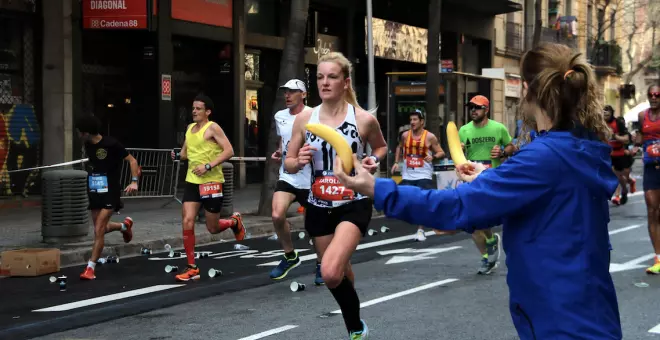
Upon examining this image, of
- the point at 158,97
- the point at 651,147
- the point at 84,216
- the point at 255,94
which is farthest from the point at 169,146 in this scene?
the point at 651,147

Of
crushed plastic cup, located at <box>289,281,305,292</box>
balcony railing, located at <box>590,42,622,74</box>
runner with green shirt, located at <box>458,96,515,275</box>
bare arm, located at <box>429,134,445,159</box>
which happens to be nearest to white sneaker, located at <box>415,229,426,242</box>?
bare arm, located at <box>429,134,445,159</box>

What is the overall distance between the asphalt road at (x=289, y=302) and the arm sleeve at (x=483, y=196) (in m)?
4.11

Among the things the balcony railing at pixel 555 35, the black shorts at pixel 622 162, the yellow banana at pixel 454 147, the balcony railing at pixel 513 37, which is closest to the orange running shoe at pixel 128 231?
the yellow banana at pixel 454 147

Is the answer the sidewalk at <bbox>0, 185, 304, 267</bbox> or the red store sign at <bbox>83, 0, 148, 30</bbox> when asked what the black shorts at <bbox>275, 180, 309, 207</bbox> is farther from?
the red store sign at <bbox>83, 0, 148, 30</bbox>

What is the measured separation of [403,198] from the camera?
2.84m

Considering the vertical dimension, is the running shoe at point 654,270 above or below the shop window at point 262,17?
below

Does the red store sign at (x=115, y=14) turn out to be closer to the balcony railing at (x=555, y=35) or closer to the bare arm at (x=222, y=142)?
the bare arm at (x=222, y=142)

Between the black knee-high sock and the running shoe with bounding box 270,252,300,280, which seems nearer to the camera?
the black knee-high sock

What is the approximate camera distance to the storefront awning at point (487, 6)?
1377 inches

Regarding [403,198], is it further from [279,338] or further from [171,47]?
[171,47]

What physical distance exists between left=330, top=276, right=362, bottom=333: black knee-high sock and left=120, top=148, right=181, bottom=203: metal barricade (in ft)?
40.7

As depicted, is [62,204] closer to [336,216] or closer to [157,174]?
[157,174]

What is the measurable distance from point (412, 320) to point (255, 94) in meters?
18.2

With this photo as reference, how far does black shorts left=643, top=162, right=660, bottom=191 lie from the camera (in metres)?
10.2
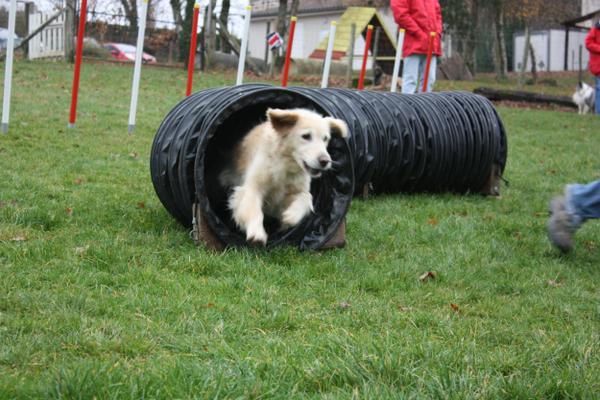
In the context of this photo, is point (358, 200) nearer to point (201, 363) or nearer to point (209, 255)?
point (209, 255)

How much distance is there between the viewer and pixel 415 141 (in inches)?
306

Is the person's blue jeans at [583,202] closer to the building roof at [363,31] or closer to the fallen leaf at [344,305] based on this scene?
the fallen leaf at [344,305]

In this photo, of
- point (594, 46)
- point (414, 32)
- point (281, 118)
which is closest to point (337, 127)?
point (281, 118)

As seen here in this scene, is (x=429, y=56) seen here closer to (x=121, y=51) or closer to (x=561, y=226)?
(x=561, y=226)

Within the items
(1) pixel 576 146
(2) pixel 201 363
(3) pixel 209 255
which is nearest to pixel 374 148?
(3) pixel 209 255

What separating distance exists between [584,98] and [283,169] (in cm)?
1832

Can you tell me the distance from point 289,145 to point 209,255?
1.05 metres

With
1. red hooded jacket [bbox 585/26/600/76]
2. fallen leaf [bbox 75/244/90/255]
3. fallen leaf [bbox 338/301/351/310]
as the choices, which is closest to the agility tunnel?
fallen leaf [bbox 75/244/90/255]

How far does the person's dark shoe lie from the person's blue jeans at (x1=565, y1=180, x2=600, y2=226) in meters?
0.04

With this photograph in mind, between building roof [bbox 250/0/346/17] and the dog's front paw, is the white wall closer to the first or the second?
building roof [bbox 250/0/346/17]

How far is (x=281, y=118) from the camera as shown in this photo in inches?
209

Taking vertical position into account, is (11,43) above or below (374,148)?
above

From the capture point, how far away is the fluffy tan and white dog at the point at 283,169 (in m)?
5.27

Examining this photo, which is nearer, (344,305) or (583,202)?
(344,305)
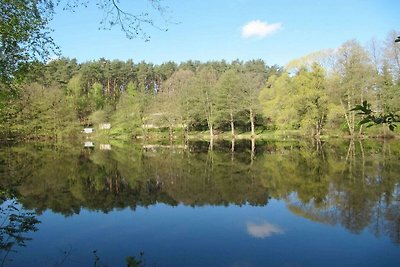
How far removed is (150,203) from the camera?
614 inches

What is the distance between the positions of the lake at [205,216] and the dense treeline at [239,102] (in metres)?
18.9

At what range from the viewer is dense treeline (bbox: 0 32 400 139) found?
42812 mm

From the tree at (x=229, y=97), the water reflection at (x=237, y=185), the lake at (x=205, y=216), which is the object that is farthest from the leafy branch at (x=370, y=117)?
the tree at (x=229, y=97)

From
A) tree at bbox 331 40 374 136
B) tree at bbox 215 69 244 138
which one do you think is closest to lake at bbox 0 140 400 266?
tree at bbox 331 40 374 136

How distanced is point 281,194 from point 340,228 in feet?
17.0

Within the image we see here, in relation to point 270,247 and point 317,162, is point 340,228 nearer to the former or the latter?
point 270,247

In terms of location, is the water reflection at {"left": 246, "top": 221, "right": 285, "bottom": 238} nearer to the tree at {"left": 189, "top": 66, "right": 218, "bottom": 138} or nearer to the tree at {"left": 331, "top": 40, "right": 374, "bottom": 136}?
the tree at {"left": 331, "top": 40, "right": 374, "bottom": 136}

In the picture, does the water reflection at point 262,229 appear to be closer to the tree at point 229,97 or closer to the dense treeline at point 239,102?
the dense treeline at point 239,102

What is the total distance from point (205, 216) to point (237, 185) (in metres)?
5.15

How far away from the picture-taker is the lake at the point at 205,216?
941 cm

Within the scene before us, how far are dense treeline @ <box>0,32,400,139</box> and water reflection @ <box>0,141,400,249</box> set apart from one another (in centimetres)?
1455

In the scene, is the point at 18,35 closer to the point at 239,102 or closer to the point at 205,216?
the point at 205,216

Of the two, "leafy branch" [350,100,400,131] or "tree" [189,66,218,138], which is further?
"tree" [189,66,218,138]

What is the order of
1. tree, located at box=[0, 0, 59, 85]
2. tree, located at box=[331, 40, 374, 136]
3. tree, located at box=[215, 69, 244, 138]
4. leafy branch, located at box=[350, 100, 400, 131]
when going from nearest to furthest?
leafy branch, located at box=[350, 100, 400, 131] → tree, located at box=[0, 0, 59, 85] → tree, located at box=[331, 40, 374, 136] → tree, located at box=[215, 69, 244, 138]
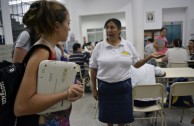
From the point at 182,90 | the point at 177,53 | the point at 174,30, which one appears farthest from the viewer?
the point at 174,30

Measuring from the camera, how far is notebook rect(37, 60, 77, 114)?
751 mm

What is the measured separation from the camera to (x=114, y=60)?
1896 mm

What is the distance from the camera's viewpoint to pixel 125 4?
930 centimetres

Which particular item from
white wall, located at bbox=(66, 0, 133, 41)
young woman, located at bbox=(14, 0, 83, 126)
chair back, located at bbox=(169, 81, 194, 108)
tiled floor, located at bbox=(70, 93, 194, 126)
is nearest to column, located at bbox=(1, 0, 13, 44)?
tiled floor, located at bbox=(70, 93, 194, 126)

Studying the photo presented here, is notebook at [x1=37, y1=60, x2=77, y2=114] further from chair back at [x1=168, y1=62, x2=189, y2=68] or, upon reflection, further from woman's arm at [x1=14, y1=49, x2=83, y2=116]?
chair back at [x1=168, y1=62, x2=189, y2=68]

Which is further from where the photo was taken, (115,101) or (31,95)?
(115,101)

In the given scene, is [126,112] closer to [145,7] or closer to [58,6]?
[58,6]

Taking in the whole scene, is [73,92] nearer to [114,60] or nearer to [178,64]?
[114,60]

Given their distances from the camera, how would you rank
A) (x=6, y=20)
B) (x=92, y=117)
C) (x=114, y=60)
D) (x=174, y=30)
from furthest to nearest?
(x=174, y=30), (x=6, y=20), (x=92, y=117), (x=114, y=60)

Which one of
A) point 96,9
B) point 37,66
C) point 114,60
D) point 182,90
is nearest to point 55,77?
point 37,66

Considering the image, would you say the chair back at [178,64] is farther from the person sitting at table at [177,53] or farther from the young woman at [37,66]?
the young woman at [37,66]

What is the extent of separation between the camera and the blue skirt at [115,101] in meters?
1.96

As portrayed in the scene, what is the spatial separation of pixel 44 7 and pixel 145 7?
8.90 meters

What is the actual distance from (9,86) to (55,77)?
0.57ft
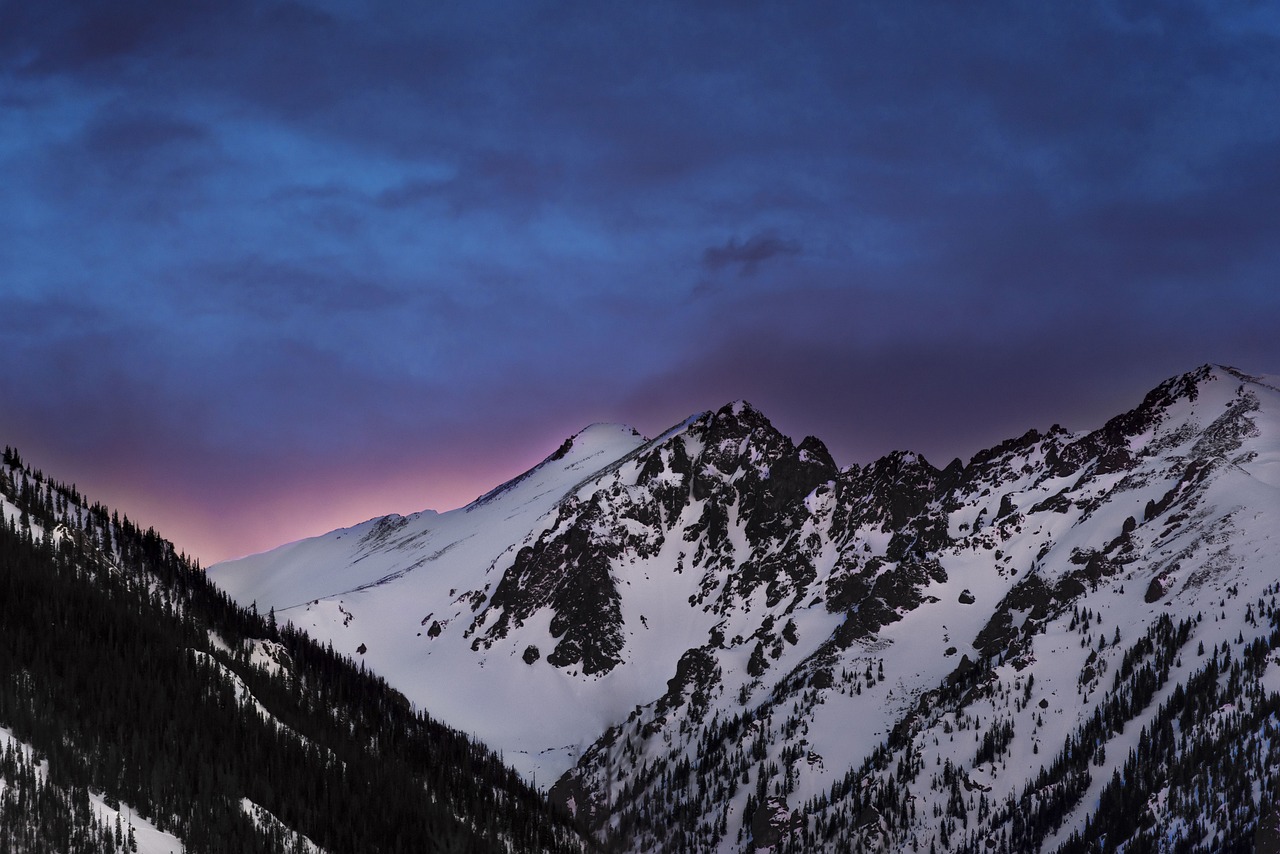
::::
- YOUR TASK
Arrange the stretch of the listing from the line containing "What is the order of" through the line containing "leafy branch, located at box=[350, 100, 400, 131] →" as a Markdown table with the columns Row and Line. Give each line its row number and leave out any blank lines.

- TASK RESULT
| Row | Line |
|---|---|
| 1 | What is the order of |
| 2 | 1. tree, located at box=[0, 0, 59, 85] |
| 3 | 2. tree, located at box=[331, 40, 374, 136] |
| 4 | 3. tree, located at box=[215, 69, 244, 138] |
| 5 | 4. leafy branch, located at box=[350, 100, 400, 131] |
| 6 | when going from nearest to furthest? |
| 7 | leafy branch, located at box=[350, 100, 400, 131] → tree, located at box=[0, 0, 59, 85] → tree, located at box=[331, 40, 374, 136] → tree, located at box=[215, 69, 244, 138] |